Tagged as: Troubled relationships<< Previous question   Next question >>
Question - (25 April 2014) 5 Answers - (Newest, 26 April 2014)
A female India age 30-35, anonymous writes:

Hi guys

I've been in a relationship for 4 years now with my boyfriend. He is not really great as a bf but then i love him to bits and we have a bond that will keep us together forever. he's mean to me at times and cares more about his own feelings than mine.

We had a major fight on the weekend over text (its a LDR). We almost broke up and i was crying all weekend and though he said we are together, he didn't want to talk to me. I'm the one who apologizes all the time to make him talk normal to me. I'm the one who is always sweet and caring to him while he's very less romantic and a little immature for his age. (I'm 21 and he's 25).

The fight was still on from his side and on tuesday night I was on a talk to strangers site to distract myself. Cos i was fed up of talking to my friends about my problem and wanted more ppl to talk to. And since strangers would be more honest, I set out to have conversations. But after a while I ended up talking to this guy who was nice and we ended up having an intense and a little emotional sex chat just by text. Even now if i look back and think of our conversation i can't believe how intense it was..

Though i dont know who he was and have not seen or heard him, I've been feeling very very guilty and a little disconnected from my boyfriend. (it's been 4 months since we got a chance to make out/have sex, we met but had no place to even kiss). I am very confused about my guilt and disconnectivity.

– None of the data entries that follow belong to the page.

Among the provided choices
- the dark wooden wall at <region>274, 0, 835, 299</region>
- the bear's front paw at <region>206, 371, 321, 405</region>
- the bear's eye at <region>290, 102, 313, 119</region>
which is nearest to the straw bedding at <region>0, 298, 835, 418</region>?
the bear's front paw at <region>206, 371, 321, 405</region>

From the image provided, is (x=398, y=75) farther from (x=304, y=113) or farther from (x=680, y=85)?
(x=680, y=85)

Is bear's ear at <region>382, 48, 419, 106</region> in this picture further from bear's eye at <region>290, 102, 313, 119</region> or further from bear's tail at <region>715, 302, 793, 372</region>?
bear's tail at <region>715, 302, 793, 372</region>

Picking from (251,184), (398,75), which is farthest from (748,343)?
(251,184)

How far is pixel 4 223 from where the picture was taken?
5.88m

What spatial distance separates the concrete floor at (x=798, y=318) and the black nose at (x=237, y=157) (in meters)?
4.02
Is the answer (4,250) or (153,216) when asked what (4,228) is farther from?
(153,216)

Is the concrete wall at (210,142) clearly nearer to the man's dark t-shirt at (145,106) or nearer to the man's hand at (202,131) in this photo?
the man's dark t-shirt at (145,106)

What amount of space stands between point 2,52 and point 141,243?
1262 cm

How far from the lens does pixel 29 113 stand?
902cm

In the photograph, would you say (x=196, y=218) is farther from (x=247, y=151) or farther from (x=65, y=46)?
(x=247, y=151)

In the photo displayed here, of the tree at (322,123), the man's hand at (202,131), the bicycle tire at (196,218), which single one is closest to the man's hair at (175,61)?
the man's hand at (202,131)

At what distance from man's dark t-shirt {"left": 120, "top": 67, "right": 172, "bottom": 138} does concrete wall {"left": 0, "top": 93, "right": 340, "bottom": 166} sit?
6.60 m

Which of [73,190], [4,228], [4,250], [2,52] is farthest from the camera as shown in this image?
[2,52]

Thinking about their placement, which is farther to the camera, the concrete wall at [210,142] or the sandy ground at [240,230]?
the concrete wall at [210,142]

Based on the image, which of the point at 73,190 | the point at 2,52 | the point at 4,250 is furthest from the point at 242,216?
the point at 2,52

Now the fight got over yesterday, he is there for me when I need his love and support what ever else be the matter and he's a great guy. He has a lot of responsibilities on him from his family too. We want to marry each other at the end of the day. But his only problem is that he never appreciates my efforts/ compliments me...he says he's not the type who does so (and i know hes not orally expressive). However when he has to find faults about my looks or behavior in front of people he is the first one to tell me, and that too in a rude way (i'm a bit hyper and talkative). Look wise, he expects me to perfect myself ..he considers me beautiful and wants me keep it up and maintain while i keep putting on and losing weight and sometimes wear stupid clothes. I get really offended when anybody critisises my body/looks , i was bullied a lot in my childhood and take it very negatively. (he knows that too) but keeps advicing me to change my thinking,.

please tell me how to get over these complications and make things work for us! I never again would go to such sites again, i feel horrible abt myself but if i confess to him, it would blow up matters more!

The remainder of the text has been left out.